## WORK TO COMPLETE
The response should be a faithful copy of every record, with nothing left out.

Saved entries:
··········
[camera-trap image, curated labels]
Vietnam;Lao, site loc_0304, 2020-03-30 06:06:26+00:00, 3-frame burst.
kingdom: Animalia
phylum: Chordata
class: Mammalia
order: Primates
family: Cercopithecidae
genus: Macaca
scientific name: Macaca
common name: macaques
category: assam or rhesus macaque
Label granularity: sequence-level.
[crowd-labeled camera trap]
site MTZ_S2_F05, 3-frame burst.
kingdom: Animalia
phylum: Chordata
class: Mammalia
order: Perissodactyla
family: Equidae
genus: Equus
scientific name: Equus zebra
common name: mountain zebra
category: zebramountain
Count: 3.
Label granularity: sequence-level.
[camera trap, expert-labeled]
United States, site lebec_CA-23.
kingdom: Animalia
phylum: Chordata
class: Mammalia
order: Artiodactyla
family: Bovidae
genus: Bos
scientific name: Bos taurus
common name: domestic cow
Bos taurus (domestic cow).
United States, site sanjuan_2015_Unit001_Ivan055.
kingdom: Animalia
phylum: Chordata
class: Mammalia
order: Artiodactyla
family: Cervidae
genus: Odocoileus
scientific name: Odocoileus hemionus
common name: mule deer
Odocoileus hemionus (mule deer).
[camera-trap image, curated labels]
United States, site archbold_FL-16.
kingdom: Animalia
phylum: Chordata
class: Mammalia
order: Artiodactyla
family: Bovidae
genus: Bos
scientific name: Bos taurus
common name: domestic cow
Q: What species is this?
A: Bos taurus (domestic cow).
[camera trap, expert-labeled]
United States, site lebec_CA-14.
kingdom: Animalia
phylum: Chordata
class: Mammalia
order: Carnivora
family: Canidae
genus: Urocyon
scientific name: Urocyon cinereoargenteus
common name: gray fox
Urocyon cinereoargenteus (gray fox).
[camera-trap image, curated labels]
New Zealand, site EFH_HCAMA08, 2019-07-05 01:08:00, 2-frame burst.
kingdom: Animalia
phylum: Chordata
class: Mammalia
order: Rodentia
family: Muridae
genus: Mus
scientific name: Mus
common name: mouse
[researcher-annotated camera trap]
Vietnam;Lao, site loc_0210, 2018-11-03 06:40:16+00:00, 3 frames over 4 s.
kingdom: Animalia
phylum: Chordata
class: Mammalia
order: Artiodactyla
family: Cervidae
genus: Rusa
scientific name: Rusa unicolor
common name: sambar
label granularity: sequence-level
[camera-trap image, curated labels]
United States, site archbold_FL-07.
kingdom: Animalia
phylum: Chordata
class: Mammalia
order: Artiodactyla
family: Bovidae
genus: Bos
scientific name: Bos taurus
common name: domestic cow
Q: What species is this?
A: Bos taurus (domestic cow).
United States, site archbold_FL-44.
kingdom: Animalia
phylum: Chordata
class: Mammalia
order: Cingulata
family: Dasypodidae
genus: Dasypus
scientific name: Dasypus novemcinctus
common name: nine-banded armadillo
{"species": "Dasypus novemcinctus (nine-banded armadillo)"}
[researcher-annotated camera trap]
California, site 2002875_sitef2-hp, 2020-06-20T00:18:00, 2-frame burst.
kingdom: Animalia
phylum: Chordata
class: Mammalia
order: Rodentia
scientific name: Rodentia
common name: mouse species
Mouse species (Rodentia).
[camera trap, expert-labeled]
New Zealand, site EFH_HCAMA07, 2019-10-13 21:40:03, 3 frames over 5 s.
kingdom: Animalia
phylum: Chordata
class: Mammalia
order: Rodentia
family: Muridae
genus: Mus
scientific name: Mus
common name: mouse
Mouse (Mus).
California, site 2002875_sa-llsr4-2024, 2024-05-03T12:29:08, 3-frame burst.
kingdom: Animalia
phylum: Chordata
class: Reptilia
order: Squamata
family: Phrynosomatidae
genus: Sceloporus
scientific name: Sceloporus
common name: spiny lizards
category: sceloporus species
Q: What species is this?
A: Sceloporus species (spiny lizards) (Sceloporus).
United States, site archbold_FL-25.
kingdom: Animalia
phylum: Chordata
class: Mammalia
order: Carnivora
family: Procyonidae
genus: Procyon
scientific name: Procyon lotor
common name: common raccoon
··········
## ANSWER BOX
[camera-trap image, curated labels]
Vietnam;Lao, site loc_0304, 2020-03-30 06:06:26+00:00, 3-frame burst.
kingdom: Animalia
phylum: Chordata
class: Mammalia
order: Primates
family: Cercopithecidae
genus: Macaca
scientific name: Macaca
common name: macaques
category: assam or rhesus macaque
Label granularity: sequence-level.
[crowd-labeled camera trap]
site MTZ_S2_F05, 3-frame burst.
kingdom: Animalia
phylum: Chordata
class: Mammalia
order: Perissodactyla
family: Equidae
genus: Equus
scientific name: Equus zebra
common name: mountain zebra
category: zebramountain
Count: 3.
Label granularity: sequence-level.
[camera trap, expert-labeled]
United States, site lebec_CA-23.
kingdom: Animalia
phylum: Chordata
class: Mammalia
order: Artiodactyla
family: Bovidae
genus: Bos
scientific name: Bos taurus
common name: domestic cow
Bos taurus (domestic cow).
United States, site sanjuan_2015_Unit001_Ivan055.
kingdom: Animalia
phylum: Chordata
class: Mammalia
order: Artiodactyla
family: Cervidae
genus: Odocoileus
scientific name: Odocoileus hemionus
common name: mule deer
Odocoileus hemionus (mule deer).
[camera-trap image, curated labels]
United States, site archbold_FL-16.
kingdom: Animalia
phylum: Chordata
class: Mammalia
order: Artiodactyla
family: Bovidae
genus: Bos
scientific name: Bos taurus
common name: domestic cow
Q: What species is this?
A: Bos taurus (domestic cow).
[camera trap, expert-labeled]
United States, site lebec_CA-14.
kingdom: Animalia
phylum: Chordata
class: Mammalia
order: Carnivora
family: Canidae
genus: Urocyon
scientific name: Urocyon cinereoargenteus
common name: gray fox
Urocyon cinereoargenteus (gray fox).
[camera-trap image, curated labels]
New Zealand, site EFH_HCAMA08, 2019-07-05 01:08:00, 2-frame burst.
kingdom: Animalia
phylum: Chordata
class: Mammalia
order: Rodentia
family: Muridae
genus: Mus
scientific name: Mus
common name: mouse
[researcher-annotated camera trap]
Vietnam;Lao, site loc_0210, 2018-11-03 06:40:16+00:00, 3 frames over 4 s.
kingdom: Animalia
phylum: Chordata
class: Mammalia
order: Artiodactyla
family: Cervidae
genus: Rusa
scientific name: Rusa unicolor
common name: sambar
label granularity: sequence-level
[camera-trap image, curated labels]
United States, site archbold_FL-07.
kingdom: Animalia
phylum: Chordata
class: Mammalia
order: Artiodactyla
family: Bovidae
genus: Bos
scientific name: Bos taurus
common name: domestic cow
Q: What species is this?
A: Bos taurus (domestic cow).
United States, site archbold_FL-44.
kingdom: Animalia
phylum: Chordata
class: Mammalia
order: Cingulata
family: Dasypodidae
genus: Dasypus
scientific name: Dasypus novemcinctus
common name: nine-banded armadillo
{"species": "Dasypus novemcinctus (nine-banded armadillo)"}
[researcher-annotated camera trap]
California, site 2002875_sitef2-hp, 2020-06-20T00:18:00, 2-frame burst.
kingdom: Animalia
phylum: Chordata
class: Mammalia
order: Rodentia
scientific name: Rodentia
common name: mouse species
Mouse species (Rodentia).
[camera trap, expert-labeled]
New Zealand, site EFH_HCAMA07, 2019-10-13 21:40:03, 3 frames over 5 s.
kingdom: Animalia
phylum: Chordata
class: Mammalia
order: Rodentia
family: Muridae
genus: Mus
scientific name: Mus
common name: mouse
Mouse (Mus).
California, site 2002875_sa-llsr4-2024, 2024-05-03T12:29:08, 3-frame burst.
kingdom: Animalia
phylum: Chordata
class: Reptilia
order: Squamata
family: Phrynosomatidae
genus: Sceloporus
scientific name: Sceloporus
common name: spiny lizards
category: sceloporus species
Q: What species is this?
A: Sceloporus species (spiny lizards) (Sceloporus).
United States, site archbold_FL-25.
kingdom: Animalia
phylum: Chordata
class: Mammalia
order: Carnivora
family: Procyonidae
genus: Procyon
scientific name: Procyon lotor
common name: common raccoon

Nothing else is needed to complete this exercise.